§ **SUPPLIED RECORDS**:
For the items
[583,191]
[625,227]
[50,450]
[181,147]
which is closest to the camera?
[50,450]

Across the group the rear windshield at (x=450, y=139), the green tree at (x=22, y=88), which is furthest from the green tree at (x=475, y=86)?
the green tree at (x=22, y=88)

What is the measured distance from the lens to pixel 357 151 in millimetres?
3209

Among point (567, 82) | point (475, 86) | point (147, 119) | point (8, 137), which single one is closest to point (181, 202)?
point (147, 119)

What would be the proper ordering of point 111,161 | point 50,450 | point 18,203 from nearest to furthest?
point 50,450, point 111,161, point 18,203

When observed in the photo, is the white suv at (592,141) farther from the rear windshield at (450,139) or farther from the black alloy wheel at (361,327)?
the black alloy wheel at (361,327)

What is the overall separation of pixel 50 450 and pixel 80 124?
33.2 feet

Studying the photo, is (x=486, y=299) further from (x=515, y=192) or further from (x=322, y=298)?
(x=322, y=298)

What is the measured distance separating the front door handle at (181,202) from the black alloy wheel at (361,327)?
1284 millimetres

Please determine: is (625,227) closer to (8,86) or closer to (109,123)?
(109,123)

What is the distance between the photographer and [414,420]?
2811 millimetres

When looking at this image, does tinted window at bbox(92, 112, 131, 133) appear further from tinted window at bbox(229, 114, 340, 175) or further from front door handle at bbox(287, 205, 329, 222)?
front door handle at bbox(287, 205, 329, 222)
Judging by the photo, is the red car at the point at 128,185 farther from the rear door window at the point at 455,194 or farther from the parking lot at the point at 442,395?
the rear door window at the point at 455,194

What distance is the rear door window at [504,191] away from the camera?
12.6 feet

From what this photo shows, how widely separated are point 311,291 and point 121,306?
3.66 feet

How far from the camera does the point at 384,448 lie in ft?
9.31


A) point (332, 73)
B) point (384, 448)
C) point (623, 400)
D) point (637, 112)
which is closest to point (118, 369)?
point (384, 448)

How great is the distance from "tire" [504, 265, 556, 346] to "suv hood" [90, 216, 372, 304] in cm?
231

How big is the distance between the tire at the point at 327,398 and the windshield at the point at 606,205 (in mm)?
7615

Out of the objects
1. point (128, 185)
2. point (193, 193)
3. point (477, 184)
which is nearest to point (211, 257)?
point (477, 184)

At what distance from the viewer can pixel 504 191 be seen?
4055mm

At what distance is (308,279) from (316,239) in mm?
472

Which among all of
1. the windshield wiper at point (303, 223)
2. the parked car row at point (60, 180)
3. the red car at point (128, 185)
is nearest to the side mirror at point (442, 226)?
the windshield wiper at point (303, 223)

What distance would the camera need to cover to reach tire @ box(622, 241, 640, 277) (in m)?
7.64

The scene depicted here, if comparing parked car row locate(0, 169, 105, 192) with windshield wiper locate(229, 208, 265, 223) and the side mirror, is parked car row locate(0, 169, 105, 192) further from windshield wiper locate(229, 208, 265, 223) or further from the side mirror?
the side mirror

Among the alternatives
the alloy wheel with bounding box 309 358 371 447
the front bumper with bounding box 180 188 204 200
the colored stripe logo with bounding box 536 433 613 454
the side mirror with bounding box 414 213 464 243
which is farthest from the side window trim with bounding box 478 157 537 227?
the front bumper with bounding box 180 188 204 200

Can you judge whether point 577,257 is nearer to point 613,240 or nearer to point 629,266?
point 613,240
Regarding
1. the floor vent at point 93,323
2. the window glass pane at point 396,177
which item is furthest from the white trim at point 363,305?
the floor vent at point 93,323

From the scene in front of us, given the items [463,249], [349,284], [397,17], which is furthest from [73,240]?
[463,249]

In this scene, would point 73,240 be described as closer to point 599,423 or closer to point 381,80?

§ **INSTRUCTIONS FOR THE TASK**: Pull out each line of the data above that contains the word "millimetres", and copy those lines in full. The match is case-sensitive.

§ **THE SOLUTION**:
What is the measured distance from the lens to pixel 357 151 in millimetres?
1284 millimetres
2811 millimetres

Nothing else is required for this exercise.